EXERCISE: When a line below holds the string "Washington", show that line.
Start of GIVEN DATA
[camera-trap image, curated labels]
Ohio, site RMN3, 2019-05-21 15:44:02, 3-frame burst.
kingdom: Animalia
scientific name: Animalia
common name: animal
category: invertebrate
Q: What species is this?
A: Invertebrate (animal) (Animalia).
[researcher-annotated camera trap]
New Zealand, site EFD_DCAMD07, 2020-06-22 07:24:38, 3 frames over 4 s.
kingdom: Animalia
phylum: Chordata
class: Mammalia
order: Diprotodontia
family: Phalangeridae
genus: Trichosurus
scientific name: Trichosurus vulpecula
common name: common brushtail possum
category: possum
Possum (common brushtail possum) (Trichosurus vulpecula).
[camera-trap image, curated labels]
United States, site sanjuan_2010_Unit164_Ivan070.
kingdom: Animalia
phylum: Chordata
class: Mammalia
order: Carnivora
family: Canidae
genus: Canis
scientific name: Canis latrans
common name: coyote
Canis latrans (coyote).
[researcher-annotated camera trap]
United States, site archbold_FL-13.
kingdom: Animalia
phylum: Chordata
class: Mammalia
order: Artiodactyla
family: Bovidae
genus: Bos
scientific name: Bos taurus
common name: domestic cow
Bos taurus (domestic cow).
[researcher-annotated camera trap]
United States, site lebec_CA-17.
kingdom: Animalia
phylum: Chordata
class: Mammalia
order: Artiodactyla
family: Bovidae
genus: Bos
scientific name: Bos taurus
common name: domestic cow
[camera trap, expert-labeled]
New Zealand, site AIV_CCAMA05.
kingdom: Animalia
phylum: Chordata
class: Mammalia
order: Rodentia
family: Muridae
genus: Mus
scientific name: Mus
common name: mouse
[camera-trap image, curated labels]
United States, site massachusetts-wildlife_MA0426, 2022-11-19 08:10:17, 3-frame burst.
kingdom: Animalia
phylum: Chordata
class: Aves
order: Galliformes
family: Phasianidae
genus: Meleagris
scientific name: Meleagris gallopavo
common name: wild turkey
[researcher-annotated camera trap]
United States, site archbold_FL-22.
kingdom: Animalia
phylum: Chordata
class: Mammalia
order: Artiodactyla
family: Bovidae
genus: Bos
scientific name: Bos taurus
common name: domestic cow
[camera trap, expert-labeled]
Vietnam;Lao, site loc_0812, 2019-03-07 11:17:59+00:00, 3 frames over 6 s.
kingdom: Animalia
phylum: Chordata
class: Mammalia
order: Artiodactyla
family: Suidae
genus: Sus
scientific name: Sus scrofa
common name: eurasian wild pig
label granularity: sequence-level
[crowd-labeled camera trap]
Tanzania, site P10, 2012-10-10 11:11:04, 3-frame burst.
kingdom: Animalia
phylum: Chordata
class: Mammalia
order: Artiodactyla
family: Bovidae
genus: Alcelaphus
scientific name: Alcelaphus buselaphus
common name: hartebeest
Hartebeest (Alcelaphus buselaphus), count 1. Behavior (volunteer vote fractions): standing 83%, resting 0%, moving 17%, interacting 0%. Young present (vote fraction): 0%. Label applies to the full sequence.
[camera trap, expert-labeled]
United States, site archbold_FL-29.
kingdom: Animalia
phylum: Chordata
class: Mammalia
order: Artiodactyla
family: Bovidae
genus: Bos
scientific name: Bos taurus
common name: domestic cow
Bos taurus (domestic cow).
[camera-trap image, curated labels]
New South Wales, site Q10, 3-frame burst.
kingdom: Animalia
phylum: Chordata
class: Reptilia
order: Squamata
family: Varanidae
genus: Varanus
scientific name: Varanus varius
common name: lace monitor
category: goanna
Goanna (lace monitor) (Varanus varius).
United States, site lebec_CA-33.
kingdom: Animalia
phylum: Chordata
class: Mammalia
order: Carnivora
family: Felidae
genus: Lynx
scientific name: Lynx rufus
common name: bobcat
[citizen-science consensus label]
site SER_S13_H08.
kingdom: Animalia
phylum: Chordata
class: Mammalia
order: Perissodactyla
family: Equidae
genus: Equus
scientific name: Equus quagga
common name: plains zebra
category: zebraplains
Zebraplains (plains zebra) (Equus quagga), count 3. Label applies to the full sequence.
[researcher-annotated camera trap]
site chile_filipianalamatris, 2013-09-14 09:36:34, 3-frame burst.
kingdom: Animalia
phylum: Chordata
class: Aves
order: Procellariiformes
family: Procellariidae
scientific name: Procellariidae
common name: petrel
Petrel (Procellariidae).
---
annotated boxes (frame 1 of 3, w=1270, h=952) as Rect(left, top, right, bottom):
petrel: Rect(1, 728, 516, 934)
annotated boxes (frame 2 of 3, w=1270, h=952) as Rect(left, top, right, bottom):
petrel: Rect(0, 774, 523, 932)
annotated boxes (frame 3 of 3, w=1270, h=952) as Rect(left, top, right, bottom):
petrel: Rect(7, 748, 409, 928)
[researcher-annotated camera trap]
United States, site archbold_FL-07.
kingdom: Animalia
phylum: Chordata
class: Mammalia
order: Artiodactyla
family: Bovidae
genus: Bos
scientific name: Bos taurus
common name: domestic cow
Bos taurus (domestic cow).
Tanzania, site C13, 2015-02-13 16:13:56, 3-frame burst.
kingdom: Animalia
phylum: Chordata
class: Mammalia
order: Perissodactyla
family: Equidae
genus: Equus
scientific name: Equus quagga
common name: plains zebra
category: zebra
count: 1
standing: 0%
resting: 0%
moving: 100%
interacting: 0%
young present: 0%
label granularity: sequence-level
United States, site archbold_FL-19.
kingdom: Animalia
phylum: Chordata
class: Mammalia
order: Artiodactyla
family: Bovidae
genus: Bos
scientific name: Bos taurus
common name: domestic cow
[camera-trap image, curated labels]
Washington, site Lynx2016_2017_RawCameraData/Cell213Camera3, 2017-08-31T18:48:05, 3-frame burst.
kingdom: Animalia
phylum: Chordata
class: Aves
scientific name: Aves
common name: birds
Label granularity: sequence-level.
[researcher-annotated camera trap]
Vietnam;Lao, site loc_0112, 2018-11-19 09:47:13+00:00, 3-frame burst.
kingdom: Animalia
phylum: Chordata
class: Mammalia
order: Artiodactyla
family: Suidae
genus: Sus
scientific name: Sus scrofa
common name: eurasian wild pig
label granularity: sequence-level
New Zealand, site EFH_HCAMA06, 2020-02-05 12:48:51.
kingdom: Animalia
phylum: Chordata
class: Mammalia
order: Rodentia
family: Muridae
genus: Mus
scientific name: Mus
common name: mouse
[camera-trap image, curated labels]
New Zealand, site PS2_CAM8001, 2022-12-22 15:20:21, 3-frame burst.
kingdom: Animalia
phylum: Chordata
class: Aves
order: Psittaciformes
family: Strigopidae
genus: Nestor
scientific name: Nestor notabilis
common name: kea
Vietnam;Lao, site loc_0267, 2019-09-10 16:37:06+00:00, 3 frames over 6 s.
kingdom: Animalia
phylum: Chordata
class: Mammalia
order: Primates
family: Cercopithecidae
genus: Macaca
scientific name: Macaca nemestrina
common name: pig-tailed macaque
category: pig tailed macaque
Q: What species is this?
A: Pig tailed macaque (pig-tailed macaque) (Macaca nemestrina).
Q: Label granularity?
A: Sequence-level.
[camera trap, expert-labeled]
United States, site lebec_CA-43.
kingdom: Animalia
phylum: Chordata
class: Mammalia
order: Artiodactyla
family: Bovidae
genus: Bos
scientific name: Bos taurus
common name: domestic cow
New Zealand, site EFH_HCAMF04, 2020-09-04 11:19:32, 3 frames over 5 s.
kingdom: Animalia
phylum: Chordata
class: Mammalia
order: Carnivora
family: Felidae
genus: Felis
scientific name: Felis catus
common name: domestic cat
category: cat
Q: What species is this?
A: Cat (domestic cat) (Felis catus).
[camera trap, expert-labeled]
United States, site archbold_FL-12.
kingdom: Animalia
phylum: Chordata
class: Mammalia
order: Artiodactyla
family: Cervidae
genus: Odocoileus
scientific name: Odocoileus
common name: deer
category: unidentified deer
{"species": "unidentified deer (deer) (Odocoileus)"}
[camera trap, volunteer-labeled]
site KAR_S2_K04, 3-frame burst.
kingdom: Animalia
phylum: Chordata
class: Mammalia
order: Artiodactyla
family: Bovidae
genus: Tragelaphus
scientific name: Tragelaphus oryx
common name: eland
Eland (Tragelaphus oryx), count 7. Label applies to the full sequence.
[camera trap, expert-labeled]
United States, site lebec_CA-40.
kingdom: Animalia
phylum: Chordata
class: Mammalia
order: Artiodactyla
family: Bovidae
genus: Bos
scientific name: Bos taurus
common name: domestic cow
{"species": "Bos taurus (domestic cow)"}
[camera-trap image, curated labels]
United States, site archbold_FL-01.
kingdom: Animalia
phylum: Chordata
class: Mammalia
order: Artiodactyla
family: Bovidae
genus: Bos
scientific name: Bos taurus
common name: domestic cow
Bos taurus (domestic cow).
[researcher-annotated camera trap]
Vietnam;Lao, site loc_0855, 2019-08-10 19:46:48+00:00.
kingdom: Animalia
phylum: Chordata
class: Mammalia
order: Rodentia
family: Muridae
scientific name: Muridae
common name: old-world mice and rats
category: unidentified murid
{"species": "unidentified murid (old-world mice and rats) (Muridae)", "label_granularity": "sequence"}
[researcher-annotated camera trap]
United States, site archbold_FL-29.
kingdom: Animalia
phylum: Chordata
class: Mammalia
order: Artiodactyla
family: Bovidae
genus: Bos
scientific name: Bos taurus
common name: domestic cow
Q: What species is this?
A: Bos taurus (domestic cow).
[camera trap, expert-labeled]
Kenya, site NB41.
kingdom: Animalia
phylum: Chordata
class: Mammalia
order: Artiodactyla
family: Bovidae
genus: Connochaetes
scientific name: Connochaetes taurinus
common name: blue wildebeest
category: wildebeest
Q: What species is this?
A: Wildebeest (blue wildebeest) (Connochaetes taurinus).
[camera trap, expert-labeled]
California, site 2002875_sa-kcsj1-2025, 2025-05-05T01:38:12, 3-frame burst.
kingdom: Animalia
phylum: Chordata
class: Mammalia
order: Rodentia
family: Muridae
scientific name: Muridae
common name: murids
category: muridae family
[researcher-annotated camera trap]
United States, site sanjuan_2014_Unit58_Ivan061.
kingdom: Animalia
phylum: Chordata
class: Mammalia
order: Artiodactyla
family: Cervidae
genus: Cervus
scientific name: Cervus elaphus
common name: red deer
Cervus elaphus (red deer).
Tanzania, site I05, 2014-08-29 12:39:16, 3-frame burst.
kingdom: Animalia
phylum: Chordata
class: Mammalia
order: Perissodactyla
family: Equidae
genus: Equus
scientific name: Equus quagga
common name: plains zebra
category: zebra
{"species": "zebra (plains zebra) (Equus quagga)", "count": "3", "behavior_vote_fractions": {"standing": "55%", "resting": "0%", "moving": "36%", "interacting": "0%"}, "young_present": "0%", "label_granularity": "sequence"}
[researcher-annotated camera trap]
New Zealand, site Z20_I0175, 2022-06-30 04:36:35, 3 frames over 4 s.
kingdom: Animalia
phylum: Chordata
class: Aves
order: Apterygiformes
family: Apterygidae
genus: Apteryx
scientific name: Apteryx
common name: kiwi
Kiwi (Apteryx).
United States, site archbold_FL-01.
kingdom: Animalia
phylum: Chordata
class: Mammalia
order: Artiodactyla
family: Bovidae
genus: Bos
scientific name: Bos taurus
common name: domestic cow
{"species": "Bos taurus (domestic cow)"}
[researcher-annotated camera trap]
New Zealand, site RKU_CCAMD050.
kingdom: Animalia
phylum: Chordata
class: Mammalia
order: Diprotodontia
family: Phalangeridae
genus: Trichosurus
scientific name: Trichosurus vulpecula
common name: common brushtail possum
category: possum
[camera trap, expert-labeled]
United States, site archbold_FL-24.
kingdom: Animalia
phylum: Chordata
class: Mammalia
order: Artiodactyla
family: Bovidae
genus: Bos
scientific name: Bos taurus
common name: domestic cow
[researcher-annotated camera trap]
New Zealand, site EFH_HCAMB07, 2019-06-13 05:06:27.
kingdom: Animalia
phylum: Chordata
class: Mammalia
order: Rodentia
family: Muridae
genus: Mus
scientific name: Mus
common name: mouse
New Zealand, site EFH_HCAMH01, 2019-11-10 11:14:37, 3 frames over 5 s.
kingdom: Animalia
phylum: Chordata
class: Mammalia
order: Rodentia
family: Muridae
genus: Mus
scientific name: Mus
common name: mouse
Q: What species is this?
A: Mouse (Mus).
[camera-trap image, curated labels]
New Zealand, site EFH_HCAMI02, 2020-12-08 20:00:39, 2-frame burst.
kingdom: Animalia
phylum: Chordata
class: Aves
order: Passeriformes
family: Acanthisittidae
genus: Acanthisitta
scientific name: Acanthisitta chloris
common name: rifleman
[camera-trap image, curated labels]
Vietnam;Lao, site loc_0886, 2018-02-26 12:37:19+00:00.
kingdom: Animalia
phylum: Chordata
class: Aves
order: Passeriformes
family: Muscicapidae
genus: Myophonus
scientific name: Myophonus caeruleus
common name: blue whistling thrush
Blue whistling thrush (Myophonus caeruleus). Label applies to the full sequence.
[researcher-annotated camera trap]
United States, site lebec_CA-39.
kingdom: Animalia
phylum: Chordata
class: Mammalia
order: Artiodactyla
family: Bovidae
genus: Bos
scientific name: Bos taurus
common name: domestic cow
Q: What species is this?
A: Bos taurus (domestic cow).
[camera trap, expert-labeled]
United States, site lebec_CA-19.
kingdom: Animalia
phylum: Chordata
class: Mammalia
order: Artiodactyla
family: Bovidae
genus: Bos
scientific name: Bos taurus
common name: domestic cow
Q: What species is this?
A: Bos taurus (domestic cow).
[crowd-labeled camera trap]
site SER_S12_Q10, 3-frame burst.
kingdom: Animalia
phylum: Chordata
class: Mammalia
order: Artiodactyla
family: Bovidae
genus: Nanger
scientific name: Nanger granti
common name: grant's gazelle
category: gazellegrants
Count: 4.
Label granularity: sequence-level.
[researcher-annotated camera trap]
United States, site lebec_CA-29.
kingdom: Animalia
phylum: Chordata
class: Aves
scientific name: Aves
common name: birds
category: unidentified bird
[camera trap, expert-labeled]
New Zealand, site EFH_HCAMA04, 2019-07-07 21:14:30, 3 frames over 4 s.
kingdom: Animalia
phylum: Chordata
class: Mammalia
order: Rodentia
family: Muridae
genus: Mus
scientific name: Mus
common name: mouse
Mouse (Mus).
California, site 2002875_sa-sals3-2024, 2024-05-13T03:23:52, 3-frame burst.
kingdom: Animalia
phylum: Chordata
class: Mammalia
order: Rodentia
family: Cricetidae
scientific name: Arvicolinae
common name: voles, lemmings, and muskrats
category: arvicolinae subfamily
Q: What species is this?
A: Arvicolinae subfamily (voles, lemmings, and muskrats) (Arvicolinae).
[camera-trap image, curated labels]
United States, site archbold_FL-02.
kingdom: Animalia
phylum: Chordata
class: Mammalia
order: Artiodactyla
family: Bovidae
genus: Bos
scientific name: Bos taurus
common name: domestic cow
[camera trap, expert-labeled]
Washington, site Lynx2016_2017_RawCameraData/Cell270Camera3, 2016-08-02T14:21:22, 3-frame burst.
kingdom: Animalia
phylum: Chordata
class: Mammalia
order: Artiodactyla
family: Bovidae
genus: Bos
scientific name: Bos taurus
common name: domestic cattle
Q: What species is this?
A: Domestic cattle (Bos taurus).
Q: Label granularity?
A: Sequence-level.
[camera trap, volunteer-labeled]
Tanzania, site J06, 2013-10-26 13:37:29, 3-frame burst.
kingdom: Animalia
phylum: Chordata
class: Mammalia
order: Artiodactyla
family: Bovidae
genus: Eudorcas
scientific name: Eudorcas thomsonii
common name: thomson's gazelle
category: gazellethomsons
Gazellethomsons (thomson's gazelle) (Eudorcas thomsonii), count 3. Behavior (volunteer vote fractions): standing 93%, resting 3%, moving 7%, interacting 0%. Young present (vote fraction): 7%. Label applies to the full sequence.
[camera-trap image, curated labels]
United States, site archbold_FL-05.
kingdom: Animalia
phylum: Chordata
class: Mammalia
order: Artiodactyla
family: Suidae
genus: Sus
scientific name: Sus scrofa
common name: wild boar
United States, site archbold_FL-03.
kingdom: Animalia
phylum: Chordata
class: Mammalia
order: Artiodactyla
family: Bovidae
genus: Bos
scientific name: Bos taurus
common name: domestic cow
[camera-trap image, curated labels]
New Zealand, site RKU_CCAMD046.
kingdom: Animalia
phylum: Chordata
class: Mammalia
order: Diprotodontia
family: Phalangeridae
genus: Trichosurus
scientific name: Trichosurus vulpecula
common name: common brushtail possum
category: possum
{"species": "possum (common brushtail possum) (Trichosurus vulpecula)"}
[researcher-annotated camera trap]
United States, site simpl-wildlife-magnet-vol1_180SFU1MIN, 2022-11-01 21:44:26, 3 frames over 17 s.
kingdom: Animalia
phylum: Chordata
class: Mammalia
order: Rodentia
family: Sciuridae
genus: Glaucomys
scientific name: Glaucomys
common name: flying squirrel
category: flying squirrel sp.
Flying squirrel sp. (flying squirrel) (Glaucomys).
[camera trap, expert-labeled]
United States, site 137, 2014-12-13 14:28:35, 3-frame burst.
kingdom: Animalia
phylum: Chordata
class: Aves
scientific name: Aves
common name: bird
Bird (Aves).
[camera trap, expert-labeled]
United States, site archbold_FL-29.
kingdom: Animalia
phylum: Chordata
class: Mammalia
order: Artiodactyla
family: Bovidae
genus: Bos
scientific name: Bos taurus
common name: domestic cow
End of GIVEN DATA
ANSWER SPACE:
Washington, site Lynx2016_2017_RawCameraData/Cell213Camera3, 2017-08-31T18:48:05, 3-frame burst.
Washington, site Lynx2016_2017_RawCameraData/Cell270Camera3, 2016-08-02T14:21:22, 3-frame burst.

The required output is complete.